The number of people getting killed or seriously injured on UK roads is rising and drivers are being urged to take extra care around pedestrians, motorcyclists, cyclists and horse riders.
Vulnerable road users don’t have the same level of protection as a driver within a vehicle, and even minor contact could cause serious injuries or worse.
Over the past 18 months in Derbyshire, there has been 359 collisions with cyclists, inflicting 61 people with serious injuries and 4 people lost their life. There were also 348 motorcycle casualties on our roads, with 120 riders being seriously injured and 6 collisions leading to fatalities. 350 of Derbyshire’s pedestrians also received injuries during this timeframe, 68 of which were seriously hurt and, sadly, resulted in 6 people never being able to take to our streets again.
Between 13-19 September, police forces from across the country will be focussing their efforts on the National Police Chiefs’ Council Vulnerable Road User Campaign, urging road users to #ShareTheRoad. This operation runs within one of the peak months where two-wheeled riders enjoy taking to our great county’s roads and also coincides with children returning to school after the summer break, so it’s imperative that we do all we can in protecting the vulnerable from becoming a further statistic.

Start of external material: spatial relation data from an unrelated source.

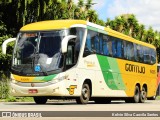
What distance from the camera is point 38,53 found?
21.1 meters

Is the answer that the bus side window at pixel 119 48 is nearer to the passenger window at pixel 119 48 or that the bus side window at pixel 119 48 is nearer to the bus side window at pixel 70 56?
the passenger window at pixel 119 48

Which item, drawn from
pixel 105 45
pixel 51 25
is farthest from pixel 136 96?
pixel 51 25

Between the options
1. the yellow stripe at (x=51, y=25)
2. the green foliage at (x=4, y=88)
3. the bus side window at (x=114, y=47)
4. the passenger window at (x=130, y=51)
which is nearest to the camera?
the yellow stripe at (x=51, y=25)

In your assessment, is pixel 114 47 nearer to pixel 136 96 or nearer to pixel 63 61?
pixel 136 96

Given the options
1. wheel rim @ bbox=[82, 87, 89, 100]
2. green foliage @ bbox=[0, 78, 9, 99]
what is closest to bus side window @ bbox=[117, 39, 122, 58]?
wheel rim @ bbox=[82, 87, 89, 100]

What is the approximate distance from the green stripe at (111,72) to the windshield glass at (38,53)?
2945mm

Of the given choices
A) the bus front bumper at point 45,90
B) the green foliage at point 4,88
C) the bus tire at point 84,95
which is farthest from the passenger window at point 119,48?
the green foliage at point 4,88

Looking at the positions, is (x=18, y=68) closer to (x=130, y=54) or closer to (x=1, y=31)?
(x=130, y=54)

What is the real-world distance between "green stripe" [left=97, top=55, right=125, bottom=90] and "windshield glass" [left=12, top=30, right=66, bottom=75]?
2.94 meters

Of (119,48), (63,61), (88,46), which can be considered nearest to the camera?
(63,61)

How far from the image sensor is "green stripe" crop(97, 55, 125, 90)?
2400cm

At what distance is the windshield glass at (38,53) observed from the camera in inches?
821

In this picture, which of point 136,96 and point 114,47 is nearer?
point 114,47

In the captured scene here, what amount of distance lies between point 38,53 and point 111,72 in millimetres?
5258
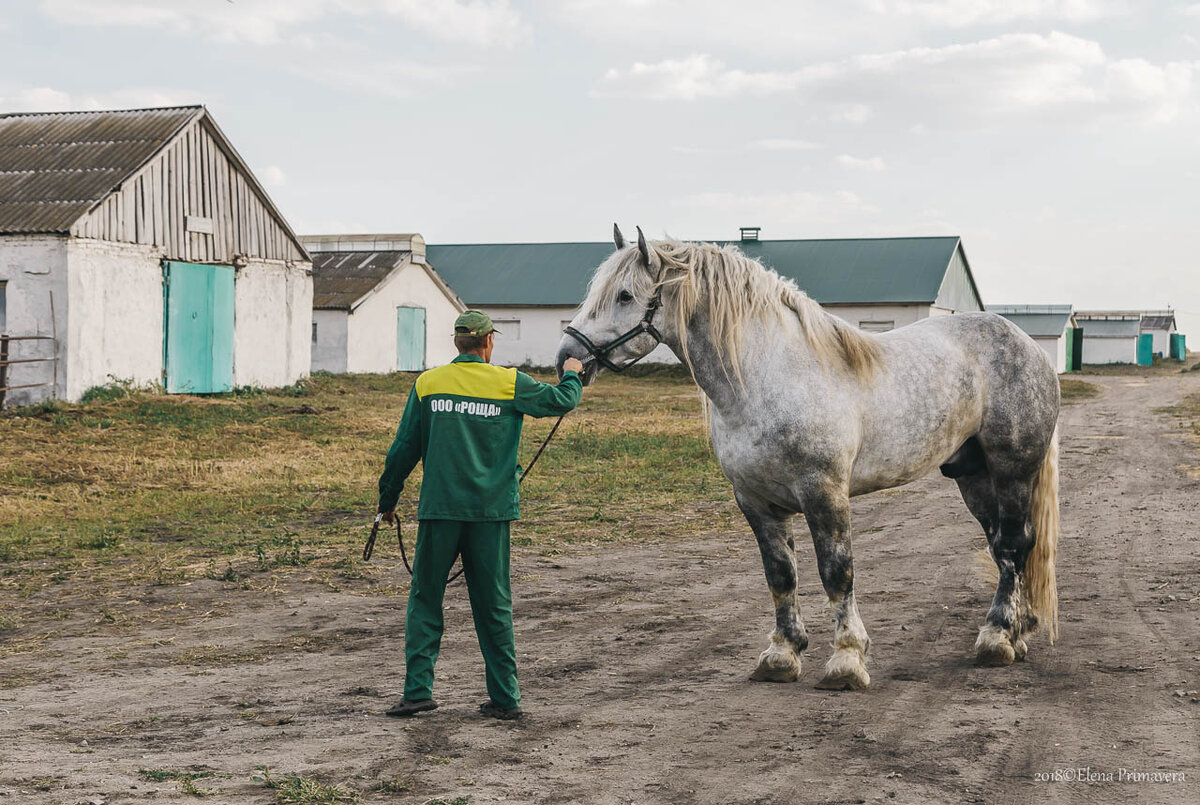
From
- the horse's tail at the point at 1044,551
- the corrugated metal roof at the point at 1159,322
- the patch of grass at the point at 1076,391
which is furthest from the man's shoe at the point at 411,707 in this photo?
the corrugated metal roof at the point at 1159,322

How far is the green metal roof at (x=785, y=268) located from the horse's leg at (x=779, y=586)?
35130mm

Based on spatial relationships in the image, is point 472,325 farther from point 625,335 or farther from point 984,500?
point 984,500

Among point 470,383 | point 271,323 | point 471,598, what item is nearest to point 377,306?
point 271,323

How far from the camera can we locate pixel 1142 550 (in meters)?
9.00

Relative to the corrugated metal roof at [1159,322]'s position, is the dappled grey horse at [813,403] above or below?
below

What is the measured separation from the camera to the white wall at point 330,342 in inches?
1206

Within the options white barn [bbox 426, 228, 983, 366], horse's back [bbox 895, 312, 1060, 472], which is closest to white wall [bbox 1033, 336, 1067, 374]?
white barn [bbox 426, 228, 983, 366]

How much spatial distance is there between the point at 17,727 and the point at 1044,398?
5.37 metres

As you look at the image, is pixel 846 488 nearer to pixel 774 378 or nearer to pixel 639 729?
pixel 774 378

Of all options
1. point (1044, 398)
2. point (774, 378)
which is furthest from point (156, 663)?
point (1044, 398)

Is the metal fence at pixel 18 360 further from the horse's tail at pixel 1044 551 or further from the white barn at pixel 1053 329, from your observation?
the white barn at pixel 1053 329

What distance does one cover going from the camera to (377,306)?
105 feet

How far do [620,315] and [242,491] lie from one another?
867 centimetres

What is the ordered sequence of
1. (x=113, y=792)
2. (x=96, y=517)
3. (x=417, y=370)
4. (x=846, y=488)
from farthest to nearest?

Alongside this campaign, we will also be uniting with the Project EDWARD initiative, which strives to achieve ‘Every Day Without A Road Death’ – by focusing on vehicle safety, safe road use, speeding and aftercare for collision victims.
During these operations, our Roads Policing Unit will be setting up check-sites around the county and engaging with the public to both educate and positively influence attitudes and road user behaviour. You will also see a number of safety messages throughout the week that may be of assistance in keeping both yourself and other road users from harm.
Sergeant Scott Riley, Roads Policing Unit’s operational lead, said: “Before we know it, winter nights will be drawing in and weather conditions will gradually start to worsen over the next few months, therefore, there’s a growing need to focus on protecting our vulnerable road users.
“Since the beginning of the pandemic, we’ve seen more people taking to our roads on two-wheels, sadly, we’ve also seen a rise in the number of those getting killed or seriously injured in Derbyshire.
“We all have a shared responsibility in using our roads respectfully, no matter what form of transport you use. Everyone has their part to play in keeping Derbyshire’s road users safe and the only way we can achieve zero road deaths is by doing so together.”
Derbyshire Police and Crime Commissioner, Angelique Foster, said: “Too many people are injured or killed on our roads. That’s why local residents regularly tell me that improved road safety is a priority for them and my forthcoming Police and Crime Plan will reflect their concerns. This isn’t just about motorists. The roads need to be safe for all road users such as those on foot, motorbike, horse or bicycle. I am determined to do everything I can to help improve road safety for all and that includes promoting more enforcement and education. I expect to see more Speedwatch schemes in our communities, supported by the roads policing team and camera safety partnership. It’s important that all agencies work together effectively to make the roads safer for everyone.”